(Collected data entries)
====
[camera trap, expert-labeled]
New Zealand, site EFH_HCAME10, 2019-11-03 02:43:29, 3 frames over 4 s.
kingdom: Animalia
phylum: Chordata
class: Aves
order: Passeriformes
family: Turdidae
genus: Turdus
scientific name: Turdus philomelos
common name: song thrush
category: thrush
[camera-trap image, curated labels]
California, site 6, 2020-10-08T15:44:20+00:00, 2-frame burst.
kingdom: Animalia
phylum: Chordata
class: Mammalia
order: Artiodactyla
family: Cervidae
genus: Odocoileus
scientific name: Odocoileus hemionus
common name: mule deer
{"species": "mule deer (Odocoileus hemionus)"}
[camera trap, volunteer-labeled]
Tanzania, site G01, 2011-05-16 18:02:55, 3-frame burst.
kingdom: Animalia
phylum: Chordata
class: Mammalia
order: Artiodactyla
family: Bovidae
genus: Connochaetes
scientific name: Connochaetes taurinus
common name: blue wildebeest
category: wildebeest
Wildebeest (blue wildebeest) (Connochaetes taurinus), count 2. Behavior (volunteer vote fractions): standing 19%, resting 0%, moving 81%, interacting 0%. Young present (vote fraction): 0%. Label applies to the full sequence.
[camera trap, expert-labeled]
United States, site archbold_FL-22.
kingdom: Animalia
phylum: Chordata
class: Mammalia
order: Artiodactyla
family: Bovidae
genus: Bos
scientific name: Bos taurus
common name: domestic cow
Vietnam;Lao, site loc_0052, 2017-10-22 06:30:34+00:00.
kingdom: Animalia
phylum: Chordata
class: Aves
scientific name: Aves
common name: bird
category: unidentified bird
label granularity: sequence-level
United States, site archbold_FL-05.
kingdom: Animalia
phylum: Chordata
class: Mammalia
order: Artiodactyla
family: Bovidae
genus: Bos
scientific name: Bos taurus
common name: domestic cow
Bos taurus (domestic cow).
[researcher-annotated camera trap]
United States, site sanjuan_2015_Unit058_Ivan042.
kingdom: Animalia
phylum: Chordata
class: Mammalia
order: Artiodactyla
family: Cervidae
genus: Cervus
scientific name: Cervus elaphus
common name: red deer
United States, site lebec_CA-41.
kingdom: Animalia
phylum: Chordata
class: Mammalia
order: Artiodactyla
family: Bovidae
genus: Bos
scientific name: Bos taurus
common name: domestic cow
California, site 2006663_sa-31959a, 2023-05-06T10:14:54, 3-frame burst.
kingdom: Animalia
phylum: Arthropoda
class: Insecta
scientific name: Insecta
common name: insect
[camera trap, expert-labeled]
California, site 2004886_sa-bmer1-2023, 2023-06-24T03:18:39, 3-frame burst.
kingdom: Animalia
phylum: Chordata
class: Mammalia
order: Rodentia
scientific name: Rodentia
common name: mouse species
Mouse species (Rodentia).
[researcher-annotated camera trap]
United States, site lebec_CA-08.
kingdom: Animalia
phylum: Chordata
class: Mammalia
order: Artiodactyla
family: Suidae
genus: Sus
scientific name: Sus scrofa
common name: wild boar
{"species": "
====
# [Exercise]
From the line containing "common name: mouse species" to the final line of the data above, transcribe every line exactly and nothing more.

# [Answer to the problem]
common name: mouse species
Mouse species (Rodentia).
[researcher-annotated camera trap]
United States, site lebec_CA-08.
kingdom: Animalia
phylum: Chordata
class: Mammalia
order: Artiodactyla
family: Suidae
genus: Sus
scientific name: Sus scrofa
common name: wild boar
{"species": "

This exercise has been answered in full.